WHAT THE TASK REQUIRES
Leave the images behind and copy every record exactly.

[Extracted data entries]
· · · · ·

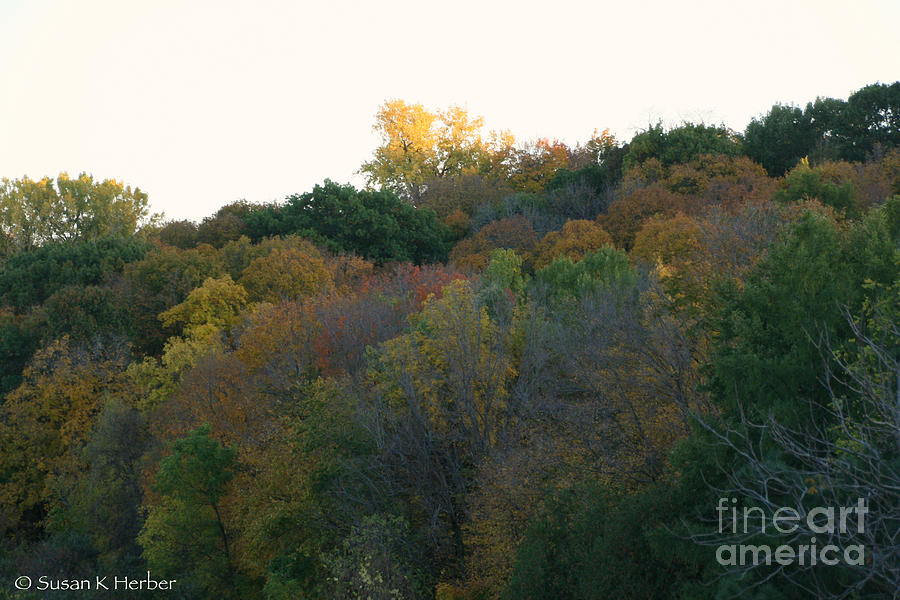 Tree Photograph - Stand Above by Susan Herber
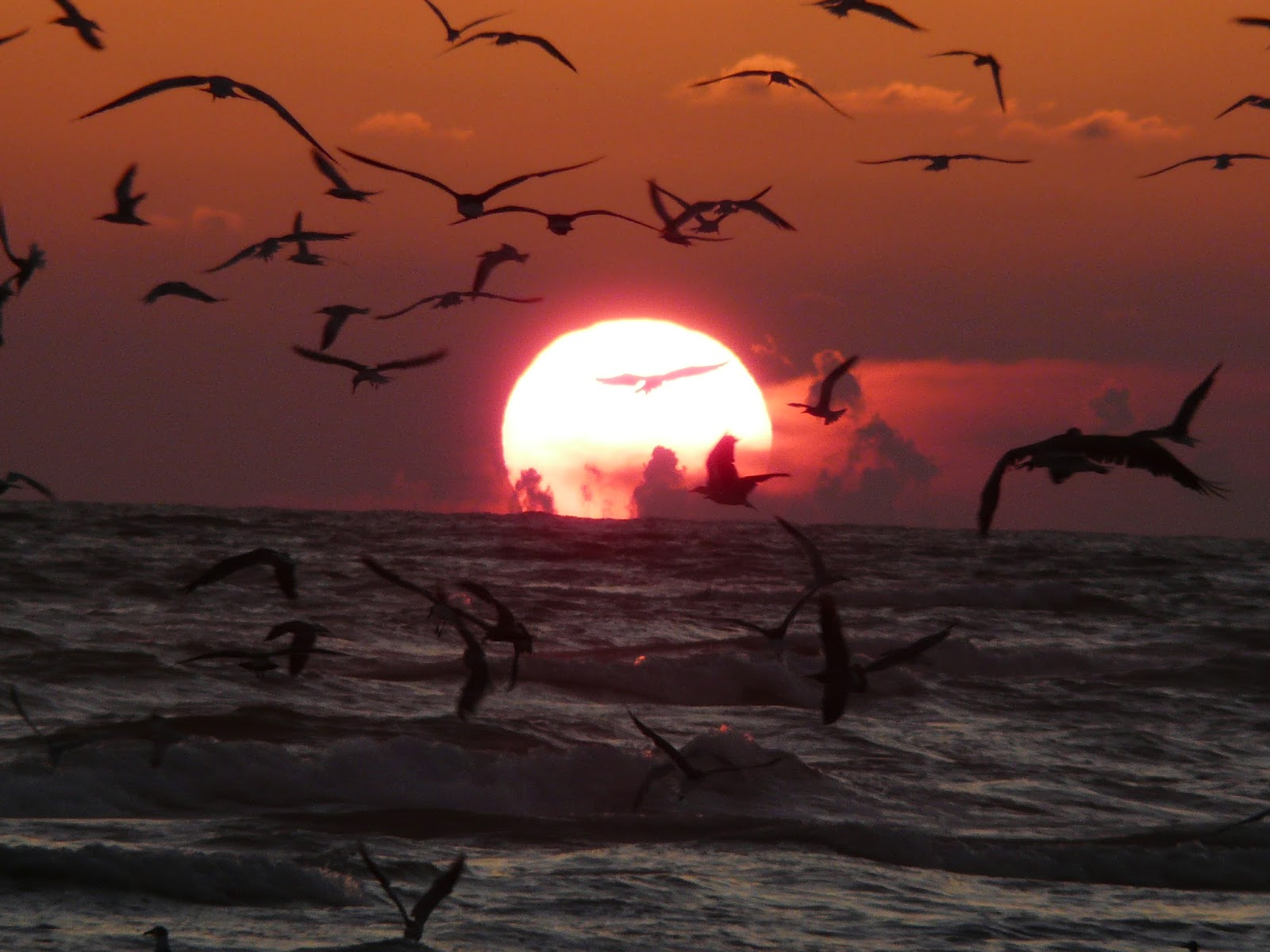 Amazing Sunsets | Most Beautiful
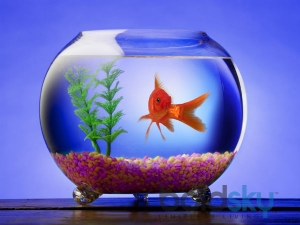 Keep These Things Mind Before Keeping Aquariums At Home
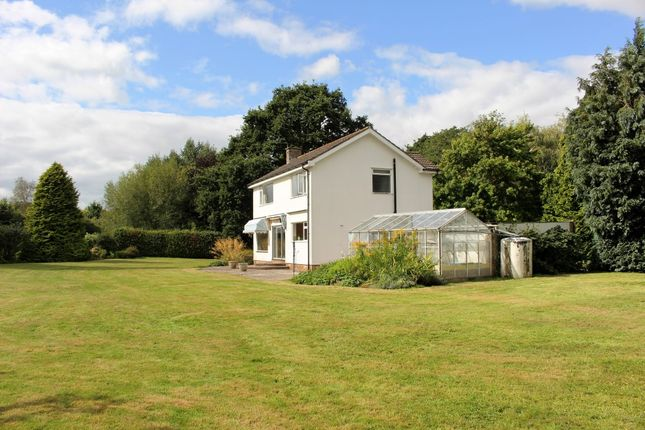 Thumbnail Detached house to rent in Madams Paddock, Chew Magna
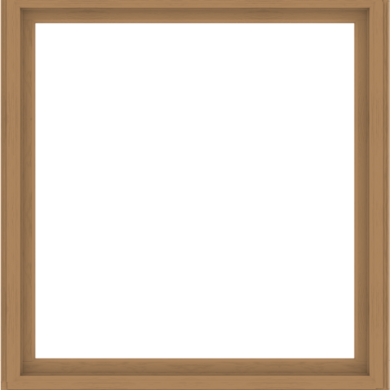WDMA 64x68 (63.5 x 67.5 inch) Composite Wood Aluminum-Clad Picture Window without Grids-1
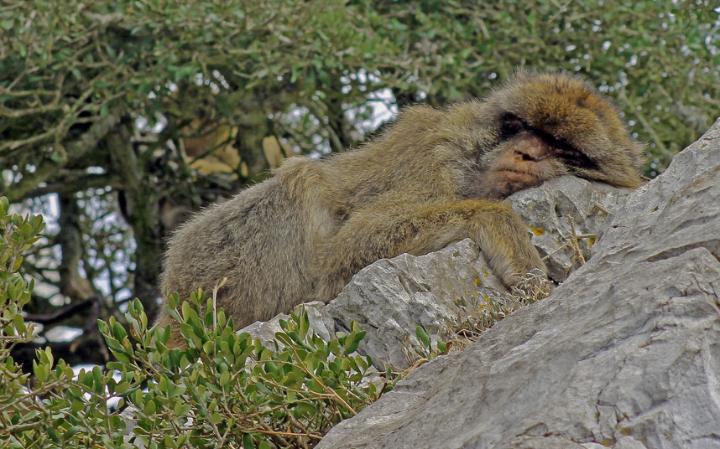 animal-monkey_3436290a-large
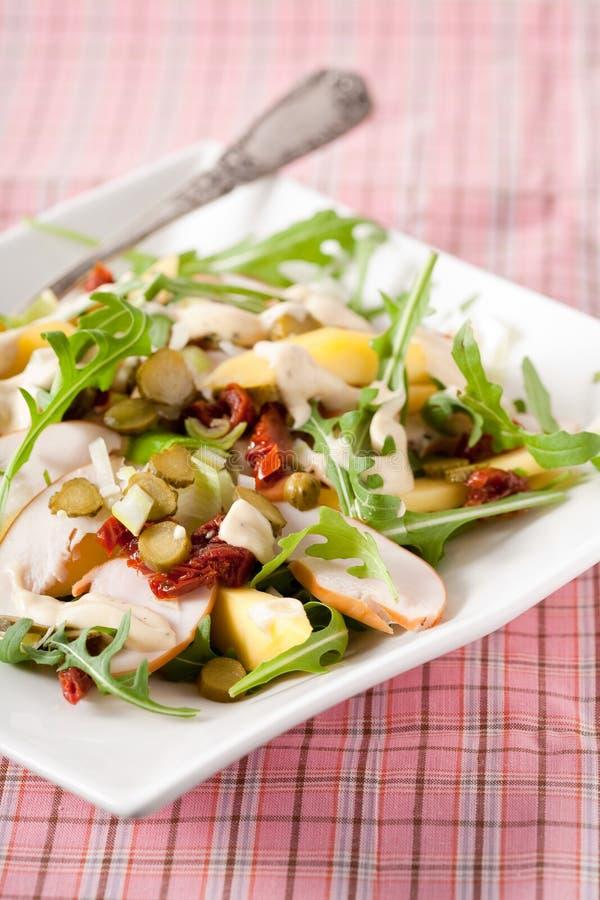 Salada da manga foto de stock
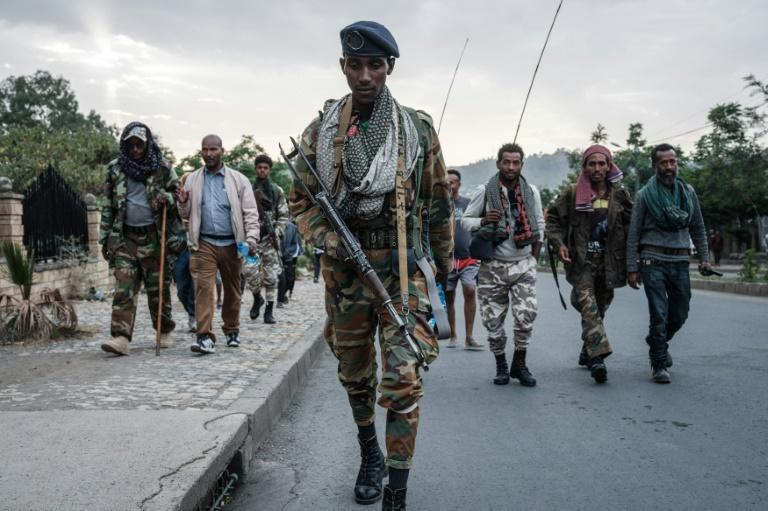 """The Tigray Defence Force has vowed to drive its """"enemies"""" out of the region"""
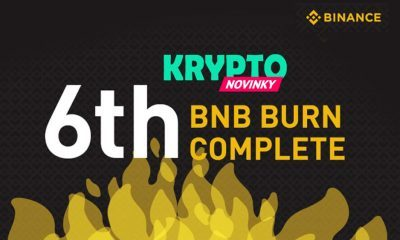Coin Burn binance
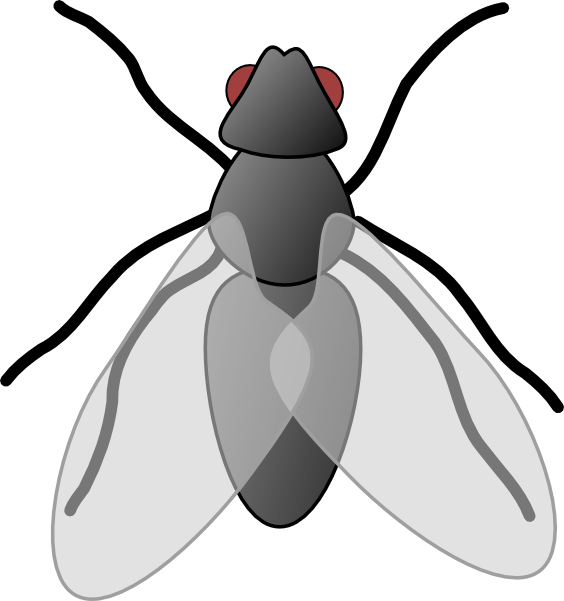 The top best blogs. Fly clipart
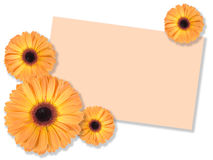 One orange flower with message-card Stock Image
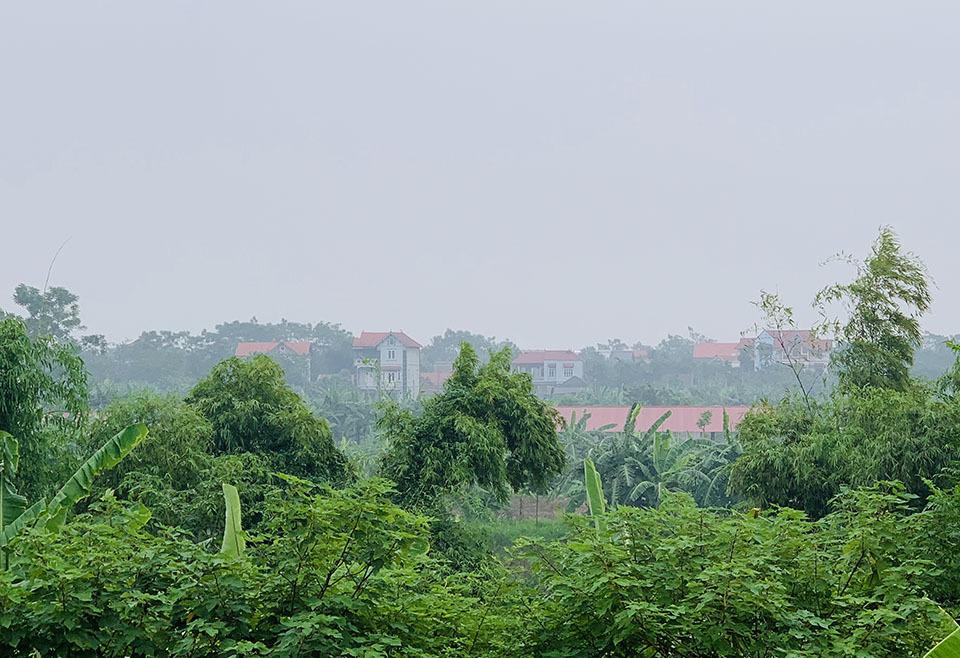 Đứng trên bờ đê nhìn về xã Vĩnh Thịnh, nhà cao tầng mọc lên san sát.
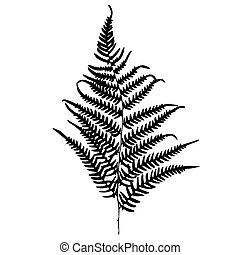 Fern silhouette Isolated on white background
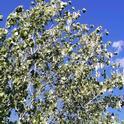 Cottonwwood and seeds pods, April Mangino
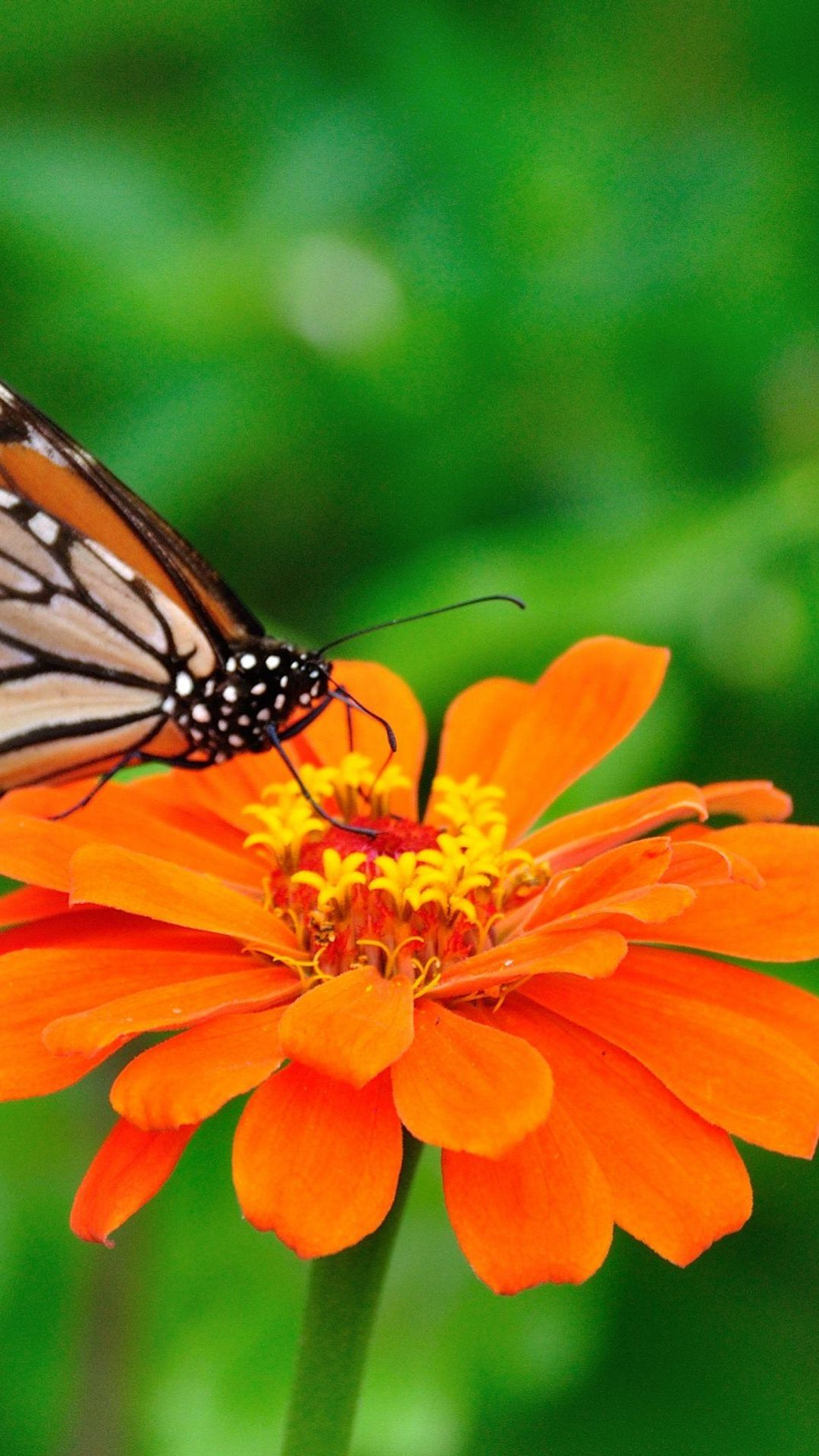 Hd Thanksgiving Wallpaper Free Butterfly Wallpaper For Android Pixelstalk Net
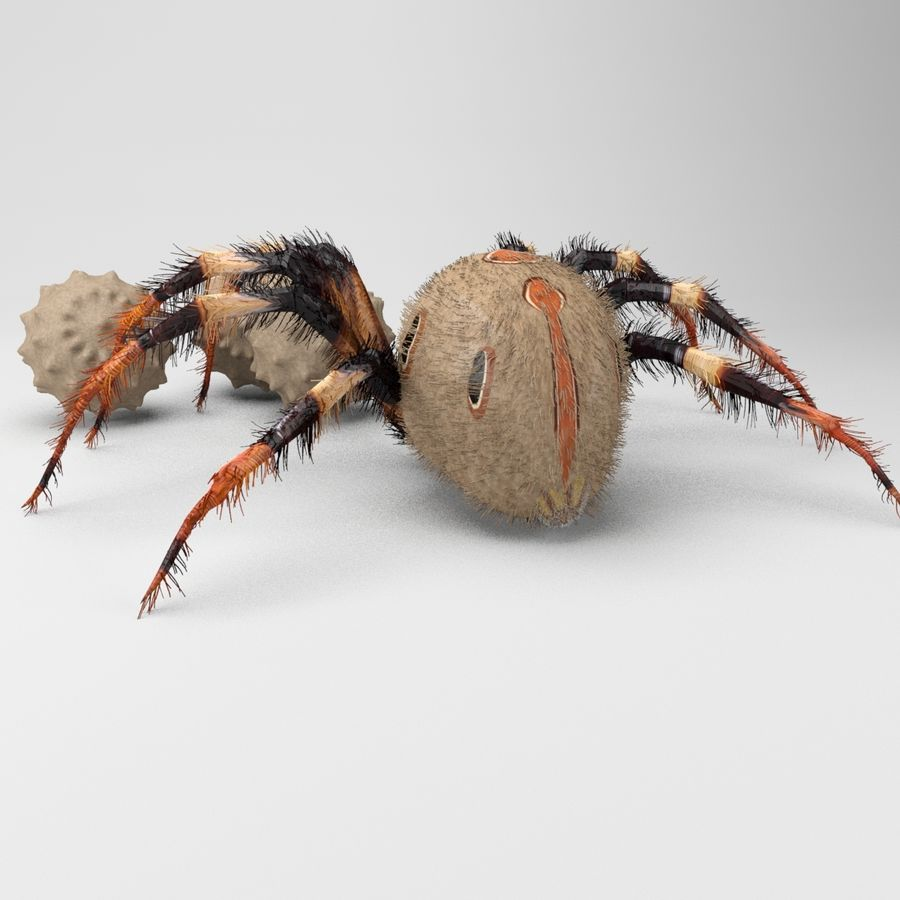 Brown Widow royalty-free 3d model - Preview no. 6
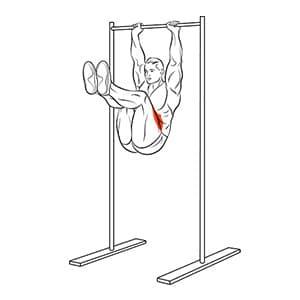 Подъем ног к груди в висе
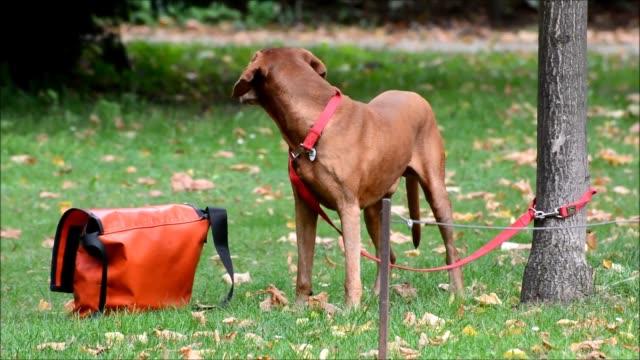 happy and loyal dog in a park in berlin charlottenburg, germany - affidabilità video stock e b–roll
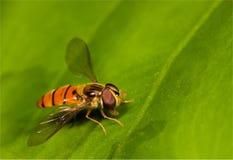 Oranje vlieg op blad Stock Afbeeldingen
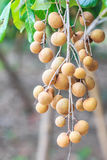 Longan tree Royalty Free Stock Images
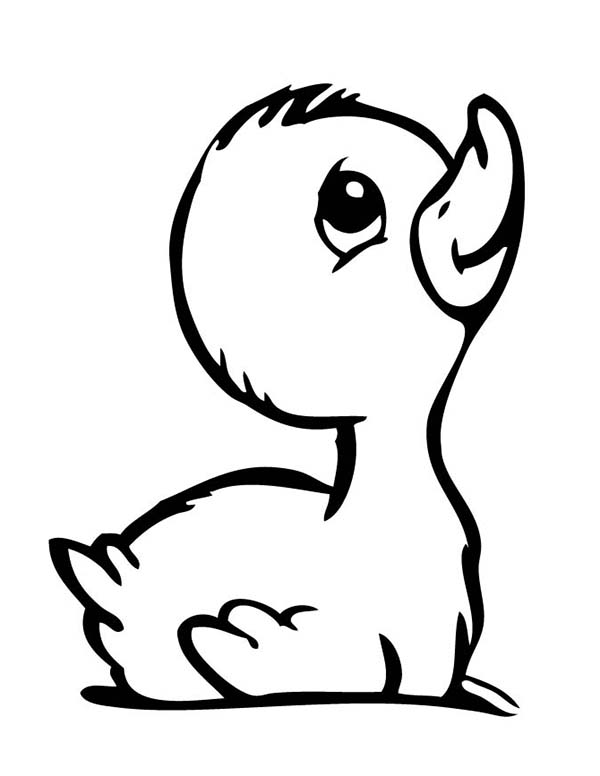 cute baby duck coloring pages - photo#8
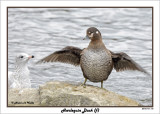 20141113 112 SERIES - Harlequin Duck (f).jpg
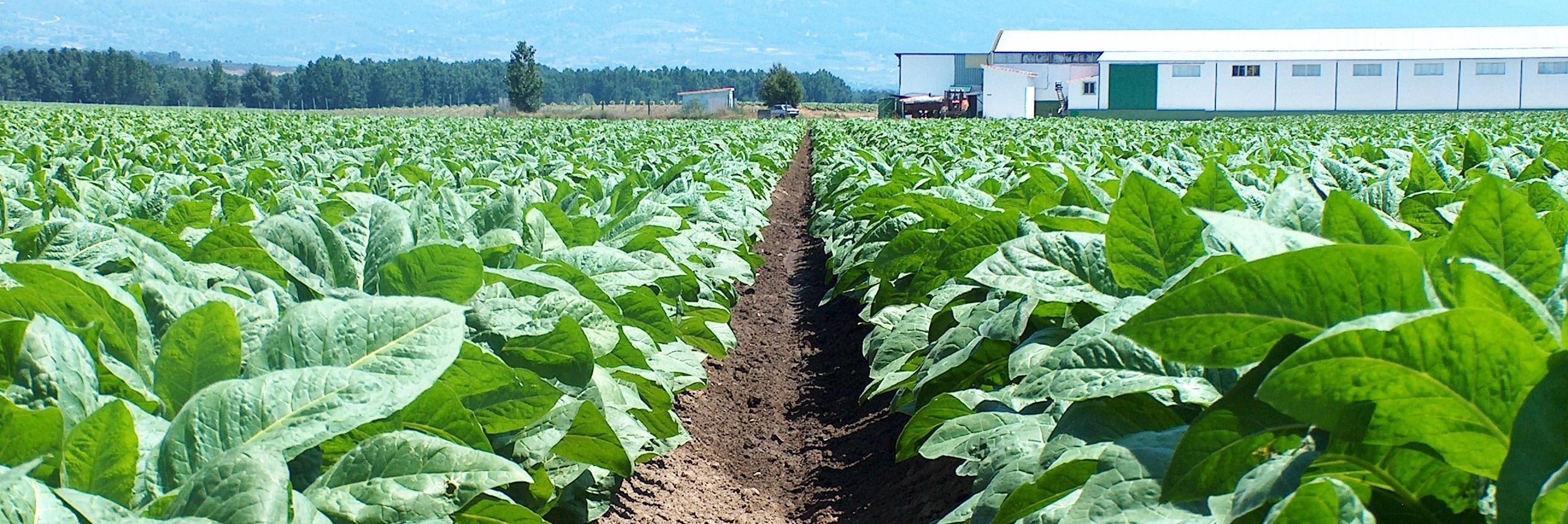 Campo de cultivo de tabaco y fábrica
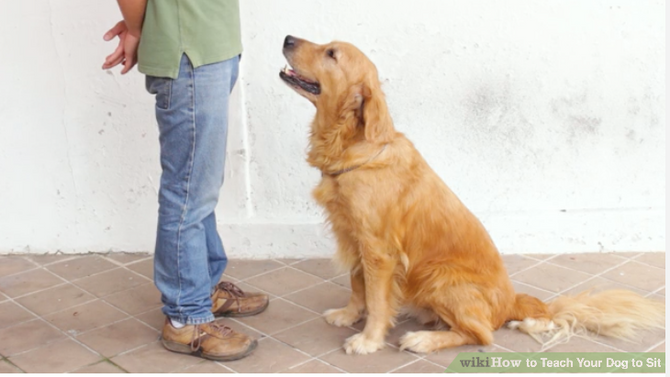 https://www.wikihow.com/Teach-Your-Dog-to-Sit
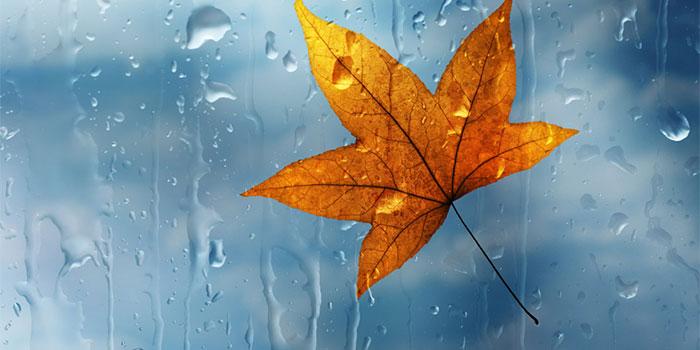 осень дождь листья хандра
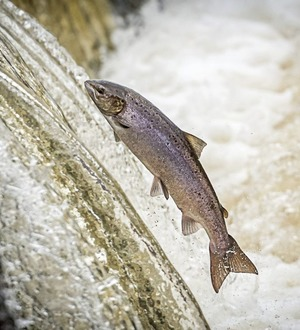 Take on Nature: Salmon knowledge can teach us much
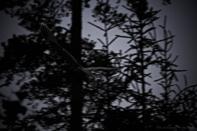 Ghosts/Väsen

· · · · ·

ANSWER BOX
 Tree Photograph - Stand Above by Susan Herber
 Amazing Sunsets | Most Beautiful
 Keep These Things Mind Before Keeping Aquariums At Home
 Thumbnail Detached house to rent in Madams Paddock, Chew Magna
WDMA 64x68 (63.5 x 67.5 inch) Composite Wood Aluminum-Clad Picture Window without Grids-1
 animal-monkey_3436290a-large
 Salada da manga foto de stock
 """The Tigray Defence Force has vowed to drive its """"enemies"""" out of the region"""
Coin Burn binance
 The top best blogs. Fly clipart
 One orange flower with message-card Stock Image
 Đứng trên bờ đê nhìn về xã Vĩnh Thịnh, nhà cao tầng mọc lên san sát.
 Fern silhouette Isolated on white background
 Cottonwwood and seeds pods, April Mangino
 Hd Thanksgiving Wallpaper Free Butterfly Wallpaper For Android Pixelstalk Net
 Brown Widow royalty-free 3d model - Preview no. 6
 Подъем ног к груди в висе
 happy and loyal dog in a park in berlin charlottenburg, germany - affidabilità video stock e b–roll
 Oranje vlieg op blad Stock Afbeeldingen
 Longan tree Royalty Free Stock Images
 cute baby duck coloring pages - photo#8
 20141113 112 SERIES - Harlequin Duck (f).jpg
 Campo de cultivo de tabaco y fábrica
 https://www.wikihow.com/Teach-Your-Dog-to-Sit
 осень дождь листья хандра
 Take on Nature: Salmon knowledge can teach us much
 Ghosts/Väsen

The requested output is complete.